В самом деле, разве легко разобраться в событиях, мелькающих, меняющихся с быстротой пулеметной очереди? Где найти ответ на сотни возникающих то и дело вопросов? Как отбиться от наседающих со всех сторон меньшевиков, эсеров, анархистов, мусаватистов, дашнаков, бундовцев, кадетов и черносотенцев? Голова шла кругом, и ему вдруг захотелось хоть на часок очутиться снова в Яренске, на лугу, заросшем ромашками и кипреем…
Но тут в сознании сработало табу, Фиолетов прогнал прочь от себя мысль об отдыхе, всю эту «интеллигентскую муть», и достал из кармана толстую, на сто пронумерованных страниц, записную книжку.
— Итак, Леля, что у меня на сегодня? — спросил он не столько жену, сколько самого себя. — Митинг на промысле Нобеля… В двенадцать демонстрация… В семь часов — заседание… Вечером зайти к старику Байрамову…
— У тебя все по плану. — Ольга улыбнулась.
— А то как же.
Она надела куртку и повязала голову красной косынкой.
— Я готова, Ванечка… Пошли?
До последнего времени Ольга работала в девятнадцатом лазарете «сестричкой», но несколько дней назад БК направил ее заведовать столом учреждений в Продовольственном комитете.
— На демонстрацию пойдешь? — спросил Фиолетов.
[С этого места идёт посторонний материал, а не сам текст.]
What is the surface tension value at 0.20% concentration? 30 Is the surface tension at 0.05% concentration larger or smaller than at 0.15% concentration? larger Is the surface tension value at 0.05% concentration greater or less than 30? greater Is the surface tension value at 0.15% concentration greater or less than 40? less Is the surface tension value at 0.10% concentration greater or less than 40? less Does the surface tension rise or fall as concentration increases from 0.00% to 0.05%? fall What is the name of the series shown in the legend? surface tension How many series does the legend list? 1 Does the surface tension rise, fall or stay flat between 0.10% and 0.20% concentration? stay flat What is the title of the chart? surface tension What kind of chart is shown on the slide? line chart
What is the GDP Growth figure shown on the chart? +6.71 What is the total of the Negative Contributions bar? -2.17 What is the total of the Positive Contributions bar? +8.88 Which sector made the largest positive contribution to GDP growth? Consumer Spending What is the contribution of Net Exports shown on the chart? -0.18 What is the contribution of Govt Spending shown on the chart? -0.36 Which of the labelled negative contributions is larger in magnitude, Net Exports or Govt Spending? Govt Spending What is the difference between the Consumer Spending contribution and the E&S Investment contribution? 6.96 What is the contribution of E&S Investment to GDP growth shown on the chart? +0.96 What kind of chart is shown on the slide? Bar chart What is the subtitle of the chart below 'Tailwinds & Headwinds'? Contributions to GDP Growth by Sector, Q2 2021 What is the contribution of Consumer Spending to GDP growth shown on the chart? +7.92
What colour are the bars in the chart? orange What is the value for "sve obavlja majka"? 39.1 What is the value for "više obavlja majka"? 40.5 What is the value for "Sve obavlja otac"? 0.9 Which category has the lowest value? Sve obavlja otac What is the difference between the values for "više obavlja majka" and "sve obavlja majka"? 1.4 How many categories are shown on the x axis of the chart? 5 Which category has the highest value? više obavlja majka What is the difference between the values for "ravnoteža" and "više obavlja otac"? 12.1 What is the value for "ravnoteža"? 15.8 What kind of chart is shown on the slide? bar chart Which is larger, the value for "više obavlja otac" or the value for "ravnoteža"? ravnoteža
— Если отпустят. Ты же знаешь, мое меньшевистское начальство невзлюбило меня с первого дня.
— Ничего, скоро и там наведем порядок…
Он провел два митинга в Черном городе, а потом направился в Бакинский комитет, где в дверях нежданно-негаданно столкнулся с Джапаридзе.
— Кого я вижу! Алеша! — радостно воскликнул Фиолетов.
— Ванечка! — В голосе Джапаридзе слышались те же нотки.
Они обнялись.
— Сегодня утром из Тифлиса, — сказал Джапаридзе. — И сразу в БК за новостями и распоряжениями.
— В двенадцать общегородская манифестация. Скоро все подойдут.
— Я слышал, Ванечка…
Прямо с манифестации Фиолетов пошел на заседание Совета.
Большевики расположились в зале маленькой тесной группой, председательское место занял Степан Шаумян. Вопросов, которые надо было обсудить, набралось много, и он сразу предоставил слово Фиолетову.